— Start of Material for the task —

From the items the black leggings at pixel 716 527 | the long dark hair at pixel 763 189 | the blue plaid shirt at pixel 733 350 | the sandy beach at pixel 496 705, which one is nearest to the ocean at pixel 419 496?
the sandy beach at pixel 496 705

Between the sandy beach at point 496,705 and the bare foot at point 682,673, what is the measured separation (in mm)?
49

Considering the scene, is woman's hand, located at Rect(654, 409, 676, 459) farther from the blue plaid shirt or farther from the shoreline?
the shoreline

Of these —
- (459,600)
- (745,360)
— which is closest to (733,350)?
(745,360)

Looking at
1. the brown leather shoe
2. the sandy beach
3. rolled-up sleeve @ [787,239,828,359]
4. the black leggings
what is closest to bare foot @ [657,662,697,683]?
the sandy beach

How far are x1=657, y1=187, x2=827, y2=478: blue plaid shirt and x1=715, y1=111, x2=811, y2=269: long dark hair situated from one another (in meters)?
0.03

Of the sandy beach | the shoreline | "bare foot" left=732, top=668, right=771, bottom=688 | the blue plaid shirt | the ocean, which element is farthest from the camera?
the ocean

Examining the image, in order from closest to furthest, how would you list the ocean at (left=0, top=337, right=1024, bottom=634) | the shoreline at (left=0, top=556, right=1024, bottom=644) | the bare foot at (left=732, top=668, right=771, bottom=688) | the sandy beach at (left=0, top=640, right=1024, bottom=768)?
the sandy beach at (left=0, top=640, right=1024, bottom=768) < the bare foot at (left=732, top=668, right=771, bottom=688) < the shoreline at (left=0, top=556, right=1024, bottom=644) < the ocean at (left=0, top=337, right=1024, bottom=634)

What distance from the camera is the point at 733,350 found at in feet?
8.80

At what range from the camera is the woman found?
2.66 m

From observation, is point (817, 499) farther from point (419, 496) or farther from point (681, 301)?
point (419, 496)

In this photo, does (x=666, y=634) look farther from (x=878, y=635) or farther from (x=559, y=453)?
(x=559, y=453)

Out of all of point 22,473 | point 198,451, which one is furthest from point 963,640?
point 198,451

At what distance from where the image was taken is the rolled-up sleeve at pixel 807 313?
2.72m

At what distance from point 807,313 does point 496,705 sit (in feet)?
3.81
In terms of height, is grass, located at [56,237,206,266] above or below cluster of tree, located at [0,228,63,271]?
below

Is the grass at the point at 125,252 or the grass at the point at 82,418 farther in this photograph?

— End of Material for the task —

Task:
Restate the whole listing exactly.

Finished task:
From the items the black leggings at pixel 716 527 | the long dark hair at pixel 763 189 | the blue plaid shirt at pixel 733 350 | the sandy beach at pixel 496 705, which one is nearest to the ocean at pixel 419 496?
the sandy beach at pixel 496 705

Between the sandy beach at point 496,705 and the bare foot at point 682,673, what is the measured separation (in mm)?
49

Considering the scene, is woman's hand, located at Rect(654, 409, 676, 459) farther from the blue plaid shirt or farther from the shoreline?
the shoreline

Of these —
- (459,600)
- (745,360)
— which is closest to (733,350)?
(745,360)

Looking at
1. the brown leather shoe
2. the sandy beach
3. rolled-up sleeve @ [787,239,828,359]
4. the black leggings
what is closest to bare foot @ [657,662,697,683]?
the sandy beach

How far are x1=657, y1=187, x2=827, y2=478: blue plaid shirt and x1=715, y1=111, x2=811, y2=269: long dark hair situated from one another (in meters)?
0.03

Of the sandy beach | the shoreline | "bare foot" left=732, top=668, right=771, bottom=688 | the blue plaid shirt | the ocean, which element is farthest from the camera?
the ocean

Examining the image, in order from closest to furthest, how would you list the ocean at (left=0, top=337, right=1024, bottom=634) | the shoreline at (left=0, top=556, right=1024, bottom=644) | the bare foot at (left=732, top=668, right=771, bottom=688) | the sandy beach at (left=0, top=640, right=1024, bottom=768)?
the sandy beach at (left=0, top=640, right=1024, bottom=768) < the bare foot at (left=732, top=668, right=771, bottom=688) < the shoreline at (left=0, top=556, right=1024, bottom=644) < the ocean at (left=0, top=337, right=1024, bottom=634)

What distance from the camera is the point at 733,350 found at in feet?
8.80

At what range from the camera is the woman found?
2.66 m

From observation, is point (817, 499) farther from point (419, 496) or farther from point (681, 301)?
point (419, 496)

In this photo, does (x=666, y=634) look farther from (x=878, y=635) or farther from (x=559, y=453)?
(x=559, y=453)

Out of all of point 22,473 | point 198,451, which one is furthest from point 963,640?
point 198,451

At what distance from where the image was taken is the rolled-up sleeve at pixel 807 313?
2.72m

At what distance from point 807,313 does point 496,705 sit (in feet)?
3.81
In terms of height, is grass, located at [56,237,206,266] above or below cluster of tree, located at [0,228,63,271]?
below

Is the grass at the point at 125,252 or the grass at the point at 82,418 farther in this photograph?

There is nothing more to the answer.